Nicéforo, um monge de origem italiana do século XIII, escreveu sobre uma motivação concreta de prestar atenção ao coração. Na “Pequena Filocalia” (Paulinas, 2017), Nicéforo reconhece haver muitas interpretações sobre a acto daconcentração. Segundo ele, existem santos que falam da concentração com custódia do coração, ou sobriedade vigilante, entre outros nomes. Dar nomes diferentes não significa referirem-se a coisas diferentes. Nicéforo dá o exemplo do pão. Podemos falar de fatias de pão, nacos de pão, mas tudo diz respeito a uma só coisa: pão. O mesmo acontece com a concentração. E a perspectiva que ele dá da concentração tem muito a ver com o tempo de conversão que vivemos. As características da concentração parecem-me ir muito para além daquilo a que estamos habituados. — «Dela se pode dizer que é signo do verdadeiro arrependimento; a restauração da alma; o menosprezo do mundo e o regresso a Deus; a recusa do pecado e a emergência da virtude; a indubitável certeza do perdão dos pecados e o introito (antífona) da contemplação (ou antes, o seu fundamento).» — escrevia Nicéforo. E eu que pensava que a grande característica da concentração era estar focado em alguma coisa. Mas na visão de Nicéforo, a concentração é a serenidade da mente que se manifesta através de uma transformação do nosso interior a partir da atenção que prestamos ao nosso coração, purificando-o. Mas como?
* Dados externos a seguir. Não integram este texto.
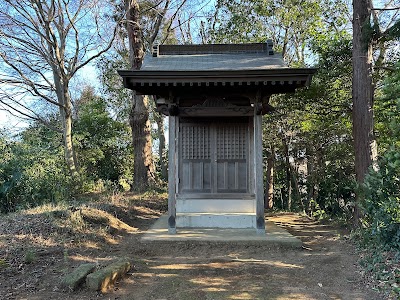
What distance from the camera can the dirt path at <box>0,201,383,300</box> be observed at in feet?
12.5

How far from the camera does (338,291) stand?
12.8 feet

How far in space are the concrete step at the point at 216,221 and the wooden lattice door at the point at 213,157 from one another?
28.1 inches

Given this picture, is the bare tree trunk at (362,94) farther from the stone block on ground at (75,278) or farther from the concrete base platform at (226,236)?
the stone block on ground at (75,278)

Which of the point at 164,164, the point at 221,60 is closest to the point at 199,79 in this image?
the point at 221,60

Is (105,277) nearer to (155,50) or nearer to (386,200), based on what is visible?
(386,200)

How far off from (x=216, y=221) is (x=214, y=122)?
2297mm

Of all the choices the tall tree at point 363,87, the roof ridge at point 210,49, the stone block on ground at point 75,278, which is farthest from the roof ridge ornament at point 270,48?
the stone block on ground at point 75,278

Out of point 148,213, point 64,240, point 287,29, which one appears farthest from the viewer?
point 287,29

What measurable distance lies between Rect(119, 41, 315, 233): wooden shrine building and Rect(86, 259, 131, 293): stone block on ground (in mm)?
2294

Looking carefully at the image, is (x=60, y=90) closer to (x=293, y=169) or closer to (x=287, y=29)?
(x=287, y=29)

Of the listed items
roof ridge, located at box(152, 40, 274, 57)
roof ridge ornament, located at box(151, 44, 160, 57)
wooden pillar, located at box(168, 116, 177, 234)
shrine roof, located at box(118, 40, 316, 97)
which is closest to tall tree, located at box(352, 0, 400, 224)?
shrine roof, located at box(118, 40, 316, 97)

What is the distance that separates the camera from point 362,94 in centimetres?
656

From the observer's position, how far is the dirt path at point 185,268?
3820mm

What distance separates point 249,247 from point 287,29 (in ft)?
28.1
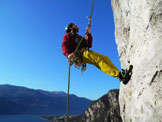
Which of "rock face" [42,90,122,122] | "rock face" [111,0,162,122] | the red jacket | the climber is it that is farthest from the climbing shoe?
"rock face" [42,90,122,122]

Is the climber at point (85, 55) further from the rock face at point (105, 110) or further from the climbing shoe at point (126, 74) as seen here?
the rock face at point (105, 110)

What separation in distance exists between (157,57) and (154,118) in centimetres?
152

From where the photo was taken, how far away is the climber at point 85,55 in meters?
5.61

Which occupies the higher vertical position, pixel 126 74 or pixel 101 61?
pixel 101 61

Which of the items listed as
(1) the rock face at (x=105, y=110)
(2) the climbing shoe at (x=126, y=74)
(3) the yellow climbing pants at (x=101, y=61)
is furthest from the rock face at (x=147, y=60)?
(1) the rock face at (x=105, y=110)

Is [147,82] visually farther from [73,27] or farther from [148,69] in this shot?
[73,27]

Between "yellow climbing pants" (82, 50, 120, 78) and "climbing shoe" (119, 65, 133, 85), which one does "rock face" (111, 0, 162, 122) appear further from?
"yellow climbing pants" (82, 50, 120, 78)

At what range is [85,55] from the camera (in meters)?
6.37

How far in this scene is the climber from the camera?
18.4ft

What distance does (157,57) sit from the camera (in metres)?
4.18

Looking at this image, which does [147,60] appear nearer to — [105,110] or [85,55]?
[85,55]

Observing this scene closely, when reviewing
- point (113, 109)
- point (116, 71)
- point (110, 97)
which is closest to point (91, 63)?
point (116, 71)

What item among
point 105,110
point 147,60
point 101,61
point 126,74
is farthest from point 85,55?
point 105,110

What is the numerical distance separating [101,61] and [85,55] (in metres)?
0.74
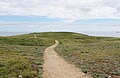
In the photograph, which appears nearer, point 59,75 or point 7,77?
point 7,77

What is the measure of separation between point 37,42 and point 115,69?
56571mm

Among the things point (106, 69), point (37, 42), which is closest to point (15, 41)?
point (37, 42)

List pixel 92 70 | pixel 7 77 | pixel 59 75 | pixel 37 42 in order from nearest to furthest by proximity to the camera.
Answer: pixel 7 77
pixel 59 75
pixel 92 70
pixel 37 42

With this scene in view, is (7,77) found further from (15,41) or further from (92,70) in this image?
(15,41)

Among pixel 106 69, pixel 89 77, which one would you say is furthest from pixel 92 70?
pixel 89 77

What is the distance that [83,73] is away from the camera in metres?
27.9

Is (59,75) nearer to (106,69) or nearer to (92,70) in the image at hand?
(92,70)

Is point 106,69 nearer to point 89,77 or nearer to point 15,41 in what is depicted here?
point 89,77

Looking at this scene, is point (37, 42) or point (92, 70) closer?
point (92, 70)

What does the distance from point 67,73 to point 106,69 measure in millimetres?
5425

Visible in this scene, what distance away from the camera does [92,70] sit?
29.6m

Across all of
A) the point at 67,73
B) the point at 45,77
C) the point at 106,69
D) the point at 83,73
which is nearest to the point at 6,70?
the point at 45,77

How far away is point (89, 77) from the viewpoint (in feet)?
84.6

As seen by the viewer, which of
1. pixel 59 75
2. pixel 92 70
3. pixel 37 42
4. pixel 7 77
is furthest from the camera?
pixel 37 42
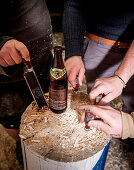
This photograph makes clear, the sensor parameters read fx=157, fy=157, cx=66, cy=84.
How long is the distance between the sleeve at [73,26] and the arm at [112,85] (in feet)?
1.58

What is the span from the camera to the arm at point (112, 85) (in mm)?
1091

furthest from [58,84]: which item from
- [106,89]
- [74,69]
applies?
[106,89]

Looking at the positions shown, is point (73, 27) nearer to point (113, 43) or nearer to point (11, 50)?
point (113, 43)

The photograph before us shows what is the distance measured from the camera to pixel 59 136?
3.78 ft

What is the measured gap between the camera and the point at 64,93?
1171 mm

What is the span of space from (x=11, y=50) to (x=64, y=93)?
0.50 meters

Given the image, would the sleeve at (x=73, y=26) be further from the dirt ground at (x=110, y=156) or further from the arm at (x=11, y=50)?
the dirt ground at (x=110, y=156)

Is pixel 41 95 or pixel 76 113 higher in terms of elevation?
pixel 41 95

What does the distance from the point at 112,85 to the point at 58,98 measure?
0.40m

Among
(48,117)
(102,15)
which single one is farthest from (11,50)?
(102,15)

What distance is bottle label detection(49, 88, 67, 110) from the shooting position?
45.4 inches

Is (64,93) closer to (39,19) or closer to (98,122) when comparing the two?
(98,122)

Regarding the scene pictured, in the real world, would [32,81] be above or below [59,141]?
above

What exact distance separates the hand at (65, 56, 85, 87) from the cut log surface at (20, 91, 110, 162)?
0.90 ft
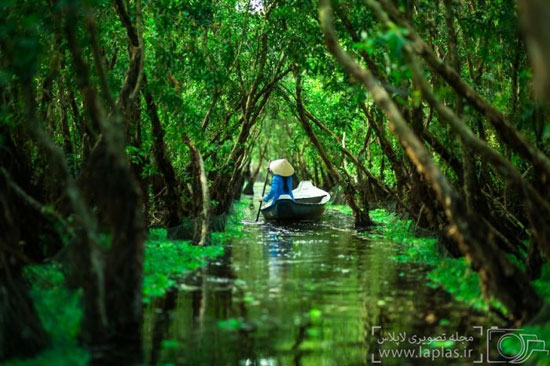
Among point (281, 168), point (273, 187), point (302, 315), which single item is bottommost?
point (302, 315)

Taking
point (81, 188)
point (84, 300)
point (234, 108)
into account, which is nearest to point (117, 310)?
point (84, 300)

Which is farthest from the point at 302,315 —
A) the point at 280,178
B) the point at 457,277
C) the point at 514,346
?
the point at 280,178

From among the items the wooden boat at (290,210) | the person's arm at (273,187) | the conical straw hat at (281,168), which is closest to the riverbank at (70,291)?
the wooden boat at (290,210)

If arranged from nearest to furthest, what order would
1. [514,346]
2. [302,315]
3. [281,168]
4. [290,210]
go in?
[514,346] → [302,315] → [281,168] → [290,210]

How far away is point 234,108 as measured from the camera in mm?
21828

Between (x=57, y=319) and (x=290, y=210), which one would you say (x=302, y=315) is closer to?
(x=57, y=319)

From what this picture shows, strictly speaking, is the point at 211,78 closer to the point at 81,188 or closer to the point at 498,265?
the point at 81,188

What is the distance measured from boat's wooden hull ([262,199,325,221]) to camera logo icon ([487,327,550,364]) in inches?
656

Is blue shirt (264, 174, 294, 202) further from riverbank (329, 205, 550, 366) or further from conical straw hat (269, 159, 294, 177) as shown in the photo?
riverbank (329, 205, 550, 366)

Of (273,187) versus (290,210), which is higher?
(273,187)

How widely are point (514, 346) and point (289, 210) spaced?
17.6 metres

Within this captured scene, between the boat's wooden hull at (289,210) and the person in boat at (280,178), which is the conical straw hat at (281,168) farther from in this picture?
the boat's wooden hull at (289,210)

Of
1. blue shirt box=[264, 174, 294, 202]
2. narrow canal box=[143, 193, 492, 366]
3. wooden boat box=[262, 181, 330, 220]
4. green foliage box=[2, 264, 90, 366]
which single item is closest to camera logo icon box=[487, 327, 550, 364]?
narrow canal box=[143, 193, 492, 366]

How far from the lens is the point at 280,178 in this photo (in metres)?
24.1
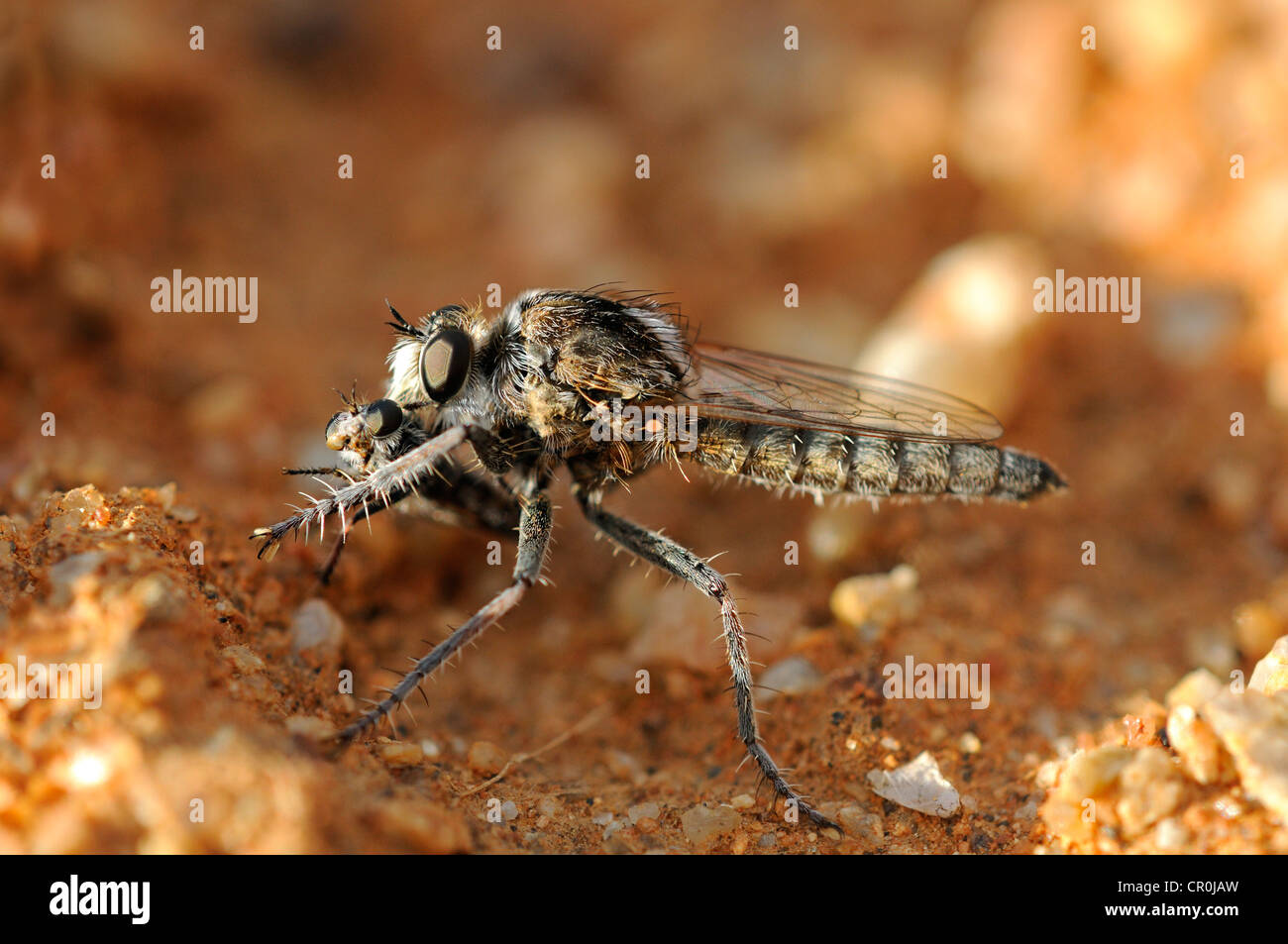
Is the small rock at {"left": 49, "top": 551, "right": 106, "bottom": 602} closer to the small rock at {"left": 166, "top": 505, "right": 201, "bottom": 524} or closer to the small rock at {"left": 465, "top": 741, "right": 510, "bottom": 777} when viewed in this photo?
the small rock at {"left": 166, "top": 505, "right": 201, "bottom": 524}

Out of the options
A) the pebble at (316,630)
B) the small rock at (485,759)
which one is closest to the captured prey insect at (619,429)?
the pebble at (316,630)

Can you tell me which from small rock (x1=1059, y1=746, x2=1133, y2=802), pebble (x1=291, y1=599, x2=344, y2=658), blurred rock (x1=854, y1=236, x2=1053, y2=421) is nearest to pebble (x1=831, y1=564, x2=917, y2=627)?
small rock (x1=1059, y1=746, x2=1133, y2=802)

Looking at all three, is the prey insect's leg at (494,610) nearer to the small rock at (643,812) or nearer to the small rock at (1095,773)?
the small rock at (643,812)

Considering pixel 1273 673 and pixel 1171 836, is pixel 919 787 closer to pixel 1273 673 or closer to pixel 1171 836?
pixel 1171 836

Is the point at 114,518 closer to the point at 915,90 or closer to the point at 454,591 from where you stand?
the point at 454,591

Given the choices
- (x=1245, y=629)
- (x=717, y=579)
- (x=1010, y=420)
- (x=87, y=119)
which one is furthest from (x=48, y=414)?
(x=1245, y=629)

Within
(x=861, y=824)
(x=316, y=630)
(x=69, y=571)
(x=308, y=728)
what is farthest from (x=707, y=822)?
(x=69, y=571)
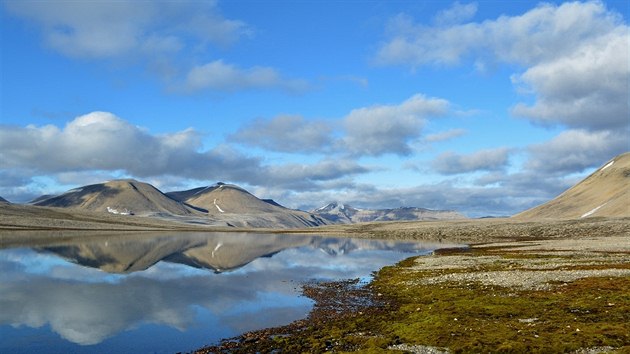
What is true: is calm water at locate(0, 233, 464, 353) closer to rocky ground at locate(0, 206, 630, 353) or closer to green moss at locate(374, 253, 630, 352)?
rocky ground at locate(0, 206, 630, 353)

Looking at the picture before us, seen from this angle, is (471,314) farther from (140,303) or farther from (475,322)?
(140,303)

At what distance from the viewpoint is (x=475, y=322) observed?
86.3ft

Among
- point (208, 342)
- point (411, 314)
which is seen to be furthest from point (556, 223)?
point (208, 342)

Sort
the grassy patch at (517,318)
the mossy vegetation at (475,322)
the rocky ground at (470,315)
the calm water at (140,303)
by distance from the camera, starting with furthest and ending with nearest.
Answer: the calm water at (140,303) → the rocky ground at (470,315) → the mossy vegetation at (475,322) → the grassy patch at (517,318)

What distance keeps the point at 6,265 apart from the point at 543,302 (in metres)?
68.5

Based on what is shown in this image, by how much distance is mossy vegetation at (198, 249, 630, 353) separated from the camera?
72.9 feet

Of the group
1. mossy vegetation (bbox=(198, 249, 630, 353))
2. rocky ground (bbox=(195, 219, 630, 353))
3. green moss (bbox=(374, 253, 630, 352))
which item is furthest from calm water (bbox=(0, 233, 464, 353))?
green moss (bbox=(374, 253, 630, 352))

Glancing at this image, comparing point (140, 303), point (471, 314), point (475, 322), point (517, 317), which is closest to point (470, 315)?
point (471, 314)

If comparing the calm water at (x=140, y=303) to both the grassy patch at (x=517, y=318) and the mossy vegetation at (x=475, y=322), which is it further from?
the grassy patch at (x=517, y=318)

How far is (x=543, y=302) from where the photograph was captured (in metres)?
30.3

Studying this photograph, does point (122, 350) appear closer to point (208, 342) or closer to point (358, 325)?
point (208, 342)

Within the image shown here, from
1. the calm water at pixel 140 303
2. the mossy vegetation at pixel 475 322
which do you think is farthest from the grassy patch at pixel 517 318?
the calm water at pixel 140 303

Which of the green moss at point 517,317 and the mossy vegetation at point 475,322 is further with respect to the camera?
the mossy vegetation at point 475,322

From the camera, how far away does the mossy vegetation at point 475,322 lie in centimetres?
2223
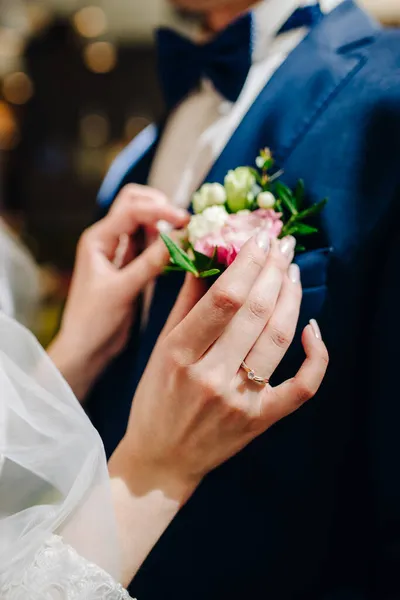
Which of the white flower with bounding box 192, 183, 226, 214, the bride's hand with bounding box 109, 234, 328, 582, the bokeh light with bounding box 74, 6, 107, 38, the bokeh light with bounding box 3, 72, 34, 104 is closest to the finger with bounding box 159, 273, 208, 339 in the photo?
the bride's hand with bounding box 109, 234, 328, 582

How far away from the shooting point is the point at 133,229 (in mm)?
892

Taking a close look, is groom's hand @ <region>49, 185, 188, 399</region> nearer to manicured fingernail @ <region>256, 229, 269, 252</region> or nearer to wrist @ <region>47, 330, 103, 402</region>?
wrist @ <region>47, 330, 103, 402</region>

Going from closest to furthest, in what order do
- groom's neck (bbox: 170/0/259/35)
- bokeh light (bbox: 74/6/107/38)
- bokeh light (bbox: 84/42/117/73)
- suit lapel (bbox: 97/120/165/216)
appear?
groom's neck (bbox: 170/0/259/35) < suit lapel (bbox: 97/120/165/216) < bokeh light (bbox: 74/6/107/38) < bokeh light (bbox: 84/42/117/73)

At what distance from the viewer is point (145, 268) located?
31.8 inches

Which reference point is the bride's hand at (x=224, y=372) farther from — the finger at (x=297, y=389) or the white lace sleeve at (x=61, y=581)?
the white lace sleeve at (x=61, y=581)

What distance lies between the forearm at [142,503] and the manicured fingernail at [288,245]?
0.93ft

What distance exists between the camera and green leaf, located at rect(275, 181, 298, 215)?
68 centimetres

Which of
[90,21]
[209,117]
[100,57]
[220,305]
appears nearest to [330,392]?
[220,305]

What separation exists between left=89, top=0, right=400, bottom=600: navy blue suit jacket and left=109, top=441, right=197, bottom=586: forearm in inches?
4.4

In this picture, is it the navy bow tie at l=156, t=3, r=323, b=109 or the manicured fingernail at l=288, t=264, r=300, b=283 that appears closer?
the manicured fingernail at l=288, t=264, r=300, b=283

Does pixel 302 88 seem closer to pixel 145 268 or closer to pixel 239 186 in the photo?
pixel 239 186

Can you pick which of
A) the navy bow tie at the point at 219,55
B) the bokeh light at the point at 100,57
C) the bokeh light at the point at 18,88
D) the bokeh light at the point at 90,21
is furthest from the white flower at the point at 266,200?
the bokeh light at the point at 18,88

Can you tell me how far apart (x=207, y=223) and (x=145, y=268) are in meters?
0.17

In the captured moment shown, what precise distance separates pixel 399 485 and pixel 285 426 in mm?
147
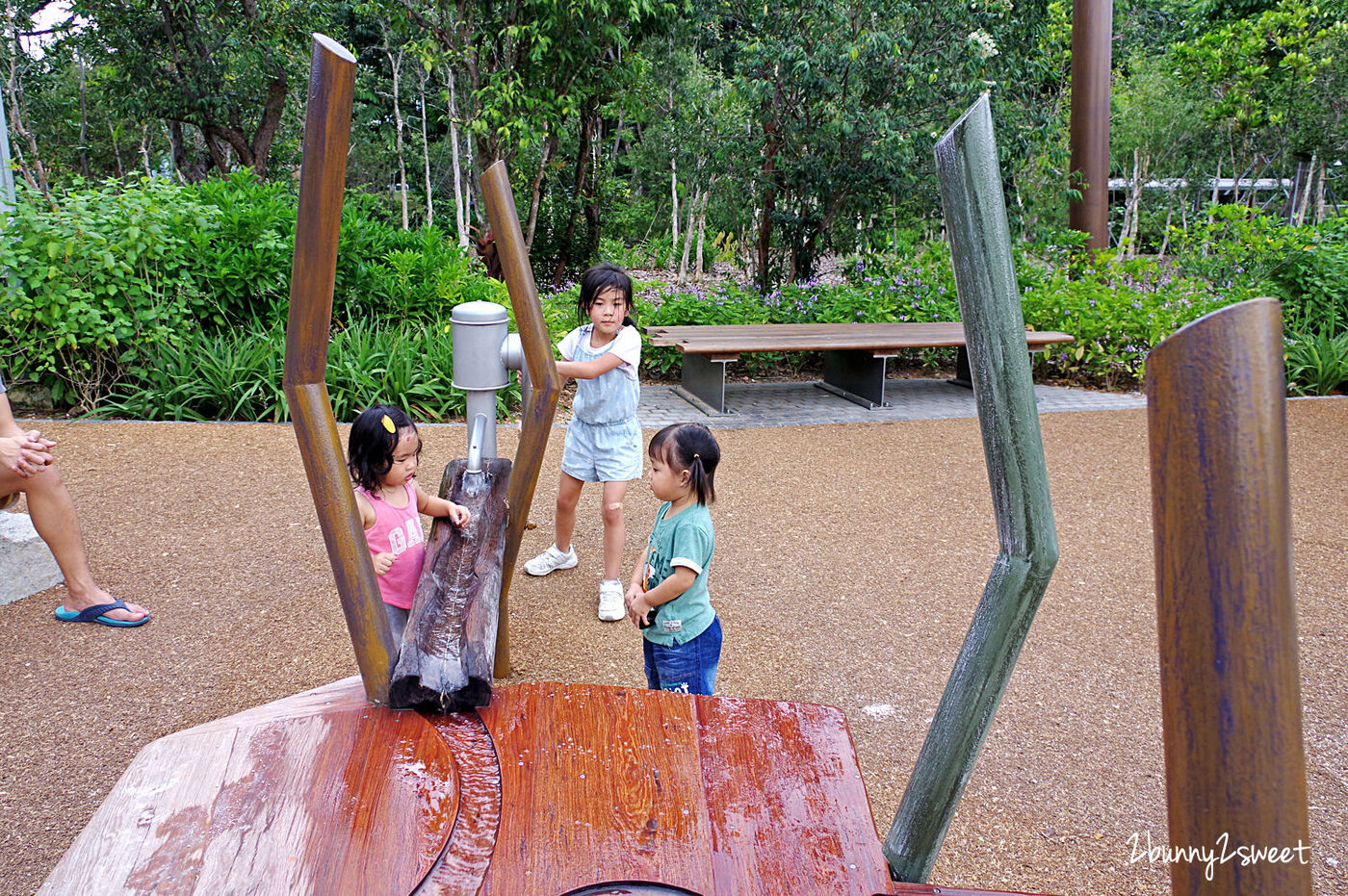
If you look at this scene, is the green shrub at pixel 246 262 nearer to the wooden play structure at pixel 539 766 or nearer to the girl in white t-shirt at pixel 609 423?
the girl in white t-shirt at pixel 609 423

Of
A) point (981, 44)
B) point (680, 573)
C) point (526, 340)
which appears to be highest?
point (981, 44)

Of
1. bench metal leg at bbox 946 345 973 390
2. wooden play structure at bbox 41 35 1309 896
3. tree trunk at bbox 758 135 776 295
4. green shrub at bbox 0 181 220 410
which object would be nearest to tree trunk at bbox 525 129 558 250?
tree trunk at bbox 758 135 776 295

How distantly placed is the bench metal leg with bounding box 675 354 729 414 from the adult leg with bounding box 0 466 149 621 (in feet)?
14.1

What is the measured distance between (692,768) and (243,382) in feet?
18.4

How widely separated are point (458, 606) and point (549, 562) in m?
2.04

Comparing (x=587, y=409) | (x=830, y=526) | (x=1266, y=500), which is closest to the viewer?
(x=1266, y=500)

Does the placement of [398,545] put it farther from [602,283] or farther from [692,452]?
[602,283]

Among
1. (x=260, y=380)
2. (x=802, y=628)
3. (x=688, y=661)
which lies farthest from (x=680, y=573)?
(x=260, y=380)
Há 700 anos, Nicéforo descreve o método e vale a pena ler na íntegra para nos apercebermos dos tesouros escondido na sabedoria humana milenar,

«Sabes perfeitamente que o ar que respiramos, uma vez inalado, sai pelas nossas narinas sob a forma de sopro. Ora bem, ao respirá-lo respiramo-lo tendo em vista o coração. Efectivamente, o coração é a fonte da vida e do calor do corpo. O coração chama, pois, a si o sopro, a fim de, através da expiração, exalar o seu próprio calor e manter para si mesmo uma boa temperatura. O autor — ou antes, o executante de uma tal ordem — são os pulmões. O Criador criou-os capazes de se expandirem e de se comprimirem, como se fossem um fole, fazendo com que o ar entre e saia. Deste modo o coração, ao chamar a si o ar frio pela aspiração, e ao expelir o ar quente, está a cumprir, sem nunca a transgredir, a ordem para que foi estabelecido, e dominar desse modo a natureza do vivente.»

Não poderia haver descrição mais prática de como prestar atenção ao coração usando a respiração.

O mundo anda fascinado com as técnicas de mindfulness que usam a respiração para atingir um bem-estar físico, emocional e intelectual, diminuir o stress, etc., mas a originalidade da prática de concentração usando a respiração que encontramos há muito presente na vida monástica antiga, é que o seu propósito não está na respiração em si, mas na intenção de chegar ao coração e prestar-lhe atenção.

O bater do coração é somente uma manifestação física daquilo que por “coração” realmente queremos dizer: a totalidade da vida interior. Conservar, como Maria, qualquer coisa no coração, significa que jamais a esqueceremos. No coração está a totalidade do nosso ser. E nessa totalidade, coração e alma são um só. Andamos a correr atrás do tempo por fragmentarmos a vida em pedaços associados às tarefas que temos de cumprir. Mas se em vez de cumprir uma tarefa, escutássemos melhor o bater do coração, estando mais focados em fazer bem cada tarefa por amor, aproximar-nos-íamos da pureza de coração capaz de ver o coração dos outros como aberto. E como dizia o Cardeal Špidlík — «dado que o coração é purificado sobretudo pelo amor, só quem ama o outro o compreende.» Num mundo onde as balas ainda param o bater de muitos corações, quem sabe quantos actos de amor provenientes de uma maior atenção ao coração, não possam gerar um efeito em cadeia que impeça o disparo de ao menos uma bala. Não precisamos de testemunhar o final de uma história assim. Basta acreditarmos que cada acto de amor de um coração atento começa uma história interminável de renovação interior, e exterior, de um mundo que tanto precisa de amor.